─── Page

A fully controlled approach refers to the method where characters are recorded when any content is entered, the original content is deleted when the input ends, and a new Model is constructed. Full control usually requires a hidden input box or even an iframe to be used. Since only one focus must be maintained on the browser page, this method also requires the implementation of custom selection.

There are many details to be handled, such as drawing content during CompositionEvent without triggering collaboration. Additionally, to achieve a consistent input experience with browsers, such as the pinyin status prompt when the input method is activated in a browser, this prompt is not only for display, pressing the left and right keys allows for candidate word selection changes, which also need to be simulated in a fully controlled mode.

In an editor implemented with a controlled mode, we can classify the dependence on browser APIs into three categories based on the level of reliance, from high to low reliance, representing a varying level of implementation difficulty. The three types are those dependent on iframe focus magic and Editable types, those not dependent on Editable but rely on DOM for custom selection implementation, and those fully based on Canvas drawing.

We can find typical editor implementations for these three types, such as the TextBus relying on iframe magic, documents like DingTalk and Zoom relying on custom selection, and documents like Tencent Docs and Google Docs fully based on Canvas drawing. In reality, there are relatively few open-source editor implementations of controlled input mode because it is complex to implement and requires a lot of compatibility handling.

Next, let's take a look at these three types separately. Firstly, the implementation method of iframe magic needs to be discussed, which inevitably involves browser focus issues. In browsers, the selected text's focus is placed on the selected text, and clicking on another input field at this time will cause the focus to shift, which can be viewed through document.activeElement.

──────
─── Information provided

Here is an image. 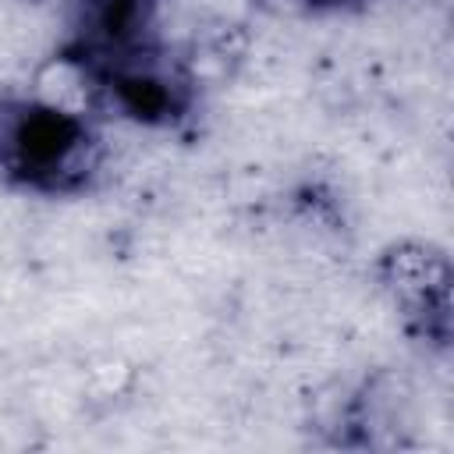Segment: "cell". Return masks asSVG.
<instances>
[{"label":"cell","mask_w":454,"mask_h":454,"mask_svg":"<svg viewBox=\"0 0 454 454\" xmlns=\"http://www.w3.org/2000/svg\"><path fill=\"white\" fill-rule=\"evenodd\" d=\"M67 60L92 85L163 60L156 43V0H74Z\"/></svg>","instance_id":"cell-2"},{"label":"cell","mask_w":454,"mask_h":454,"mask_svg":"<svg viewBox=\"0 0 454 454\" xmlns=\"http://www.w3.org/2000/svg\"><path fill=\"white\" fill-rule=\"evenodd\" d=\"M287 7H301V11H348L362 0H284Z\"/></svg>","instance_id":"cell-4"},{"label":"cell","mask_w":454,"mask_h":454,"mask_svg":"<svg viewBox=\"0 0 454 454\" xmlns=\"http://www.w3.org/2000/svg\"><path fill=\"white\" fill-rule=\"evenodd\" d=\"M103 163L92 124L57 103L0 96V184L35 195H74Z\"/></svg>","instance_id":"cell-1"},{"label":"cell","mask_w":454,"mask_h":454,"mask_svg":"<svg viewBox=\"0 0 454 454\" xmlns=\"http://www.w3.org/2000/svg\"><path fill=\"white\" fill-rule=\"evenodd\" d=\"M380 280L401 312L404 326L436 348L450 340V270L447 255L433 245L404 241L383 252Z\"/></svg>","instance_id":"cell-3"}]
</instances>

──────

What you will do:
1. Return, word for word, the part of the passage on editor input modes from "In an editor" up to and including "those fully based on Canvas drawing.".
2. List every editor or document product that the passage on editor input modes names as an example of the three implementation types.
3. Extend the passage on editor input modes from where it stops, continuing its discussion of browser focus in the iframe approach.

The replies:
1.
In an editor implemented with a controlled mode, we can classify the dependence on browser APIs into three categories based on the level of reliance, from high to low reliance, representing a varying level of implementation difficulty. The three types are those dependent on iframe focus magic and Editable types, those not dependent on Editable but rely on DOM for custom selection implementation, and those fully based on Canvas drawing.

2.
TextBus
DingTalk
Zoom
Tencent Docs
Google Docs

3.
<div tabindex="-1">After selecting text, click on the input to observe focus shift</div>
<input />
<script>
  document.onselectionchange = () => {
    console.log("Focused Element", document.activeElement);
  };
</script>

There are certain specifications regarding what elements can gain focus, such as editable elements, the tabindex attribute, a tags, and so on, which we will not delve too deeply into. The problem here is that if we place a separate input to receive input instead of directly relying on Editable, there will be an issue with the browser's selection shifting, making it impossible to select text.

Therefore, typically, when choosing to use an additional input to handle input, we must independently draw the selection effect, known as the drag-blue effect. However, in the presence of iframes, browsers do not strictly maintain a singular selection effect, which is what we refer to as magic, such as the very unique implementation of TextBus mentioned earlier.

TextBus does not use common implementation solutions like ContentEditable or custom selection as seen in CodeMirror or Monaco. From examining the DOM nodes of the Playground, it maintains a hidden iframe for implementation. Within this iframe, there is a textarea used to process IME input.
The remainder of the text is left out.